Investisseurs privés à la Fifa : poussé dehors, Gianni Infantino peut-il être destitué ?

La tempête médiatique et politique qui s’est abattue sur Gianni Infantino cette semaine n’a, selon toute vraisemblance, pas fini de secouer les murs de la Fifa.
La tempête médiatique et politique qui s’est abattue sur Gianni Infantino cette semaine n’a, selon toute vraisemblance, pas fini de secouer les murs de la Fifa. Le président italo-suisse, fragilisé par la révélation d’un projet controversé de cession de parts de la Coupe du monde à des investisseurs privés, a dû faire machine arrière dans la nuit de vendredi à samedi, sans pour autant apaiser les critiques. Alors que l’élection présidentielle de la fédération est prévue pour mars prochain, la question de sa destitution anticipée, ou de son maintien dans un fauteuil de plus en plus instable, se pose désormais avec une acuité nouvelle.
## Un projet mort-né qui isole davantage le dirigeant
Selon des informations rapportées par *Le Figaro*, Gianni Infantino a officiellement abandonné son plan de créer une société commerciale dédiée, la *Fifa Forward Enterprise*, dont environ 20 % des parts devaient être cédées au secteur privé. Dans un communiqué, l’intéressé a reconnu que ce projet, après avoir écouté « attentivement tous les points de vue », avait créé des divisions « qui ne sont plus dans l’intérêt de l’objectif initial ». Cette volte-face, intervenue après les révélations du *Times*, n’a toutefois pas éteint l’incendie, bien au contraire.
Le dirigeant, déjà critiqué depuis des années pour sa gestion opaque et ses pratiques jugées autoritaires, aurait franchi un seuil de défiance jamais atteint. Les fédérations nationales, les ligues et même certains membres de son propre exécutif auraient exprimé leur mécontentement, certains évoquant des termes particulièrement durs, comme « corruption pure et simple » ou projet « indéfendable ». Ce niveau de réprobation, rapporté par plusieurs médias, marquerait un tournant dans le mandat du président italo-suisse, qui n’avait jusqu’ici jamais connu une telle opposition coordonnée.
## Une procédure de destitution complexe mais pas impossible
La question d’une éventuelle destitution de Gianni Infantino avant l’échéance de mars prochain se heurte toutefois à un cadre statutaire rigoureux. D’après les statuts de la Fifa, un tel scénario nécessiterait la convocation d’un congrès extraordinaire, une décision qui relève du conseil de la Fifa. Or, ce conseil est majoritairement composé de membres nommés sous l’ère Infantino, ce qui rendrait l’initiative politiquement délicate à porter. Par ailleurs, une motion de défiance devrait recueillir un soutien massif des 211 fédérations membres, un seuil qui semble, à ce stade, difficile à atteindre.

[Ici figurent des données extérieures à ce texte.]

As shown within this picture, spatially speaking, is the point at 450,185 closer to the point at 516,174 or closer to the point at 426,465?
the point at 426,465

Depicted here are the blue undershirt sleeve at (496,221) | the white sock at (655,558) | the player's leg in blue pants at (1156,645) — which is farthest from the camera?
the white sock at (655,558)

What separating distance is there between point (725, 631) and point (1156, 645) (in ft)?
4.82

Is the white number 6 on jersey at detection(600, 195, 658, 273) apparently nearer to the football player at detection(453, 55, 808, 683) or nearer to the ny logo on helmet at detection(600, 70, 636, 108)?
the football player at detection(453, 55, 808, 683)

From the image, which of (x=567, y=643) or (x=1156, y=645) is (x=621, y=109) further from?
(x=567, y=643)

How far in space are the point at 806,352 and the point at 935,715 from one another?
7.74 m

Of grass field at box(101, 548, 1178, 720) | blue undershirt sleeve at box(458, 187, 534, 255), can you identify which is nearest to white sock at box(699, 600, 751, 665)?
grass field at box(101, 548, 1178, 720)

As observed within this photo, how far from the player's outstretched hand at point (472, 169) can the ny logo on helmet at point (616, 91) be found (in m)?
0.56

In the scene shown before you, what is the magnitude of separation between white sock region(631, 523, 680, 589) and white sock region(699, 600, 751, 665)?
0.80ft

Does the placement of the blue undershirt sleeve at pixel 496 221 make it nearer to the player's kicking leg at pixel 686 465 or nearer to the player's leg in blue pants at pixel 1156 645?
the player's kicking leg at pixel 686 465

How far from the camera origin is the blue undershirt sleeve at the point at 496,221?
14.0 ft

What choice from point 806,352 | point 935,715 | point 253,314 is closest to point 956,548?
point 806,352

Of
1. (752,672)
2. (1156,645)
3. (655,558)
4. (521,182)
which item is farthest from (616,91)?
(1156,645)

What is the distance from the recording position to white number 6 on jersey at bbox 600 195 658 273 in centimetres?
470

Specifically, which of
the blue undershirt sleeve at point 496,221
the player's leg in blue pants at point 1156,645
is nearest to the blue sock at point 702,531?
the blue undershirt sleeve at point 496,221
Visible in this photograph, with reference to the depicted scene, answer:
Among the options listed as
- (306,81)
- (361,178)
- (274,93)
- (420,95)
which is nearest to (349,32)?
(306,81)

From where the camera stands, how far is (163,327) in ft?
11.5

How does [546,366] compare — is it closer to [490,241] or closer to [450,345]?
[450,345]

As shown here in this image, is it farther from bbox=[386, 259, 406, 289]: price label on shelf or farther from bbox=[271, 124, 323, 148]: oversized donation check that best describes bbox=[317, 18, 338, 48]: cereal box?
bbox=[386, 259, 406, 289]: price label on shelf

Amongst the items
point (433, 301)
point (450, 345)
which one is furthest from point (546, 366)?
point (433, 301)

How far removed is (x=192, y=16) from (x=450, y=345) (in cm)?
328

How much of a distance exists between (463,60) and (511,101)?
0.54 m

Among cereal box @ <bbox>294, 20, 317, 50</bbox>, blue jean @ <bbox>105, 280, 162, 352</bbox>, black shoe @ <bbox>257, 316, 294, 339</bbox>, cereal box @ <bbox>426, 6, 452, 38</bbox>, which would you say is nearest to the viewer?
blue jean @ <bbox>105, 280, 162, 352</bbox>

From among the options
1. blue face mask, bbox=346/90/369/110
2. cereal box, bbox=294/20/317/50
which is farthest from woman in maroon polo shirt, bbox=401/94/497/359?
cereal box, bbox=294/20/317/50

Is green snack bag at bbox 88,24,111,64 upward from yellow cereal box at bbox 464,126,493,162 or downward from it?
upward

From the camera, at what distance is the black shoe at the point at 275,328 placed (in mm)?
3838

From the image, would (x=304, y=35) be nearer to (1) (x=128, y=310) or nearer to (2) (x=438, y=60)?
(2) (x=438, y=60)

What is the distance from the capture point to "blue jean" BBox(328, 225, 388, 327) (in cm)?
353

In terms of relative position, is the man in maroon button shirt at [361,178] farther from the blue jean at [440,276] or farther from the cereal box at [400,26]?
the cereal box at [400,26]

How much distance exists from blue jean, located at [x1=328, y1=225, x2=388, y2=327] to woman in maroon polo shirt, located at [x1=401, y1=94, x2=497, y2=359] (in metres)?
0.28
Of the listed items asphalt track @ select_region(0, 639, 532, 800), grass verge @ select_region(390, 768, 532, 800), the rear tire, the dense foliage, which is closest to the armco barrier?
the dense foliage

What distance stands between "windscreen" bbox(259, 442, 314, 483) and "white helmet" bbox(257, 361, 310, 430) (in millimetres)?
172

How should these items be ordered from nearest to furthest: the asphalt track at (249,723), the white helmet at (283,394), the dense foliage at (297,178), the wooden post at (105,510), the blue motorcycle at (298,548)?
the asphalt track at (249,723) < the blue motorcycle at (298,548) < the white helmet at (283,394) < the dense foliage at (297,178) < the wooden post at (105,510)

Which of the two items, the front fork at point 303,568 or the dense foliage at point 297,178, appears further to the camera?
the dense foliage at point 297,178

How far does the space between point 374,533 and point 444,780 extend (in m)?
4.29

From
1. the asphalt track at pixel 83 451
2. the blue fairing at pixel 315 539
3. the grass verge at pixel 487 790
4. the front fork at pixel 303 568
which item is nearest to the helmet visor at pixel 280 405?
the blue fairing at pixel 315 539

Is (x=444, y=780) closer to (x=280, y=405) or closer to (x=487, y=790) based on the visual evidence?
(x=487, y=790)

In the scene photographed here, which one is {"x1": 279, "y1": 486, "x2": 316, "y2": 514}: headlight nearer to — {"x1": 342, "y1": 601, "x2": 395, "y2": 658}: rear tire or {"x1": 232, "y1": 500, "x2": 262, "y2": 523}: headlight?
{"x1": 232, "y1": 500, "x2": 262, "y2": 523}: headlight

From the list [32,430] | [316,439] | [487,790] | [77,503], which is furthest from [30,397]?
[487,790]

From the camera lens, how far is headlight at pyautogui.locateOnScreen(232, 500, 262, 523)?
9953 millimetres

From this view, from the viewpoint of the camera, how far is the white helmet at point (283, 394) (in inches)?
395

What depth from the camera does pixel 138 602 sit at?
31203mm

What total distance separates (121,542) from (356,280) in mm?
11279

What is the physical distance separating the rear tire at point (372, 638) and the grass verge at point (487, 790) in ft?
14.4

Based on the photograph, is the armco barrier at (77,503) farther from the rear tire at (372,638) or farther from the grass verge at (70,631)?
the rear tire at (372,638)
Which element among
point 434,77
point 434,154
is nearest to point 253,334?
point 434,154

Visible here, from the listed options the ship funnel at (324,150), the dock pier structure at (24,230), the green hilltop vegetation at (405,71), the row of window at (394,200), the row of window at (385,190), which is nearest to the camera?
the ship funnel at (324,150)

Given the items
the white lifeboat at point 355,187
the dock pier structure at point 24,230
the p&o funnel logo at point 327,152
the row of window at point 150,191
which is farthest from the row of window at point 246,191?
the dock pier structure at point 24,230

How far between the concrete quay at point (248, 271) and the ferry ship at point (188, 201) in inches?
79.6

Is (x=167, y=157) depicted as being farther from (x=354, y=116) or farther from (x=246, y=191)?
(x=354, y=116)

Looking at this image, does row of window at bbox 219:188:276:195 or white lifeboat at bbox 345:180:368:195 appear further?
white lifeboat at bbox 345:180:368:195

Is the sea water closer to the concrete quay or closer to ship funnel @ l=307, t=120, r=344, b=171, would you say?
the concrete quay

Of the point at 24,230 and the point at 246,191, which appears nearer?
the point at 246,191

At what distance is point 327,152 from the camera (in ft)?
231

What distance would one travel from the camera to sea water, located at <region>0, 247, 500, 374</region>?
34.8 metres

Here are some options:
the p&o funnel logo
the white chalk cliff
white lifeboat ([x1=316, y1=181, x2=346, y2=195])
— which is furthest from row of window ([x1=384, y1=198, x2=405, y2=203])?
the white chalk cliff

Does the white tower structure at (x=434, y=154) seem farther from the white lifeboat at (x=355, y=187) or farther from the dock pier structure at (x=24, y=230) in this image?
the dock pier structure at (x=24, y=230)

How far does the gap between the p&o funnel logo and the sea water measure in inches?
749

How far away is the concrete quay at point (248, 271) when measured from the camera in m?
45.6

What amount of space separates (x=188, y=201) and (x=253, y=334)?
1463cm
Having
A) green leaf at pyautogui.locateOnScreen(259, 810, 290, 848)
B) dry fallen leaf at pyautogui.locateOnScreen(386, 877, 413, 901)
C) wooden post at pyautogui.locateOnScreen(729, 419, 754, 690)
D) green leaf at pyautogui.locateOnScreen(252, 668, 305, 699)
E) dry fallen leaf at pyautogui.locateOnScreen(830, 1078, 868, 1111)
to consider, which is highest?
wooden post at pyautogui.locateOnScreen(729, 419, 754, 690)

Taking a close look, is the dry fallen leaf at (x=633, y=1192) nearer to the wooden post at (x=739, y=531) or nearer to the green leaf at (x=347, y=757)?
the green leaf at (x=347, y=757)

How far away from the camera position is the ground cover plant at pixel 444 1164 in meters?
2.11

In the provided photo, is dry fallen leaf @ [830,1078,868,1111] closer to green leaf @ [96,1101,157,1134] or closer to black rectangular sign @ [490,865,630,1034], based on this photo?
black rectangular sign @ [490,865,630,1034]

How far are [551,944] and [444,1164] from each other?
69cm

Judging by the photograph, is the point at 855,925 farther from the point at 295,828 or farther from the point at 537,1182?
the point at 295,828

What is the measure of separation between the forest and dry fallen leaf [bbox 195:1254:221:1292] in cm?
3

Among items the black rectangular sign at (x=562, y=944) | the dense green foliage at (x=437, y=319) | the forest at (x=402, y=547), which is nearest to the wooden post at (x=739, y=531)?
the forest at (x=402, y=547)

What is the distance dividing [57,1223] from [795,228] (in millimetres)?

Cependant, certains observateurs soulignent que la pression extérieure pourrait jouer un rôle déterminant. Les sponsors, les diffuseurs et les gouvernements, qui avaient déjà manifesté leur inquiétude lors des scandales précédents, pourraient accentuer leurs pressions. Selon des sources proches du dossier, plusieurs fédérations européennes, historiquement critiques envers le président, exploreraient des options juridiques pour contraindre un vote anticipé. Toutefois, aucune procédure formelle n’aurait été engagée à ce jour, et Gianni Infantino semble déterminé à s’accrocher à son siège jusqu’au terme de son mandat.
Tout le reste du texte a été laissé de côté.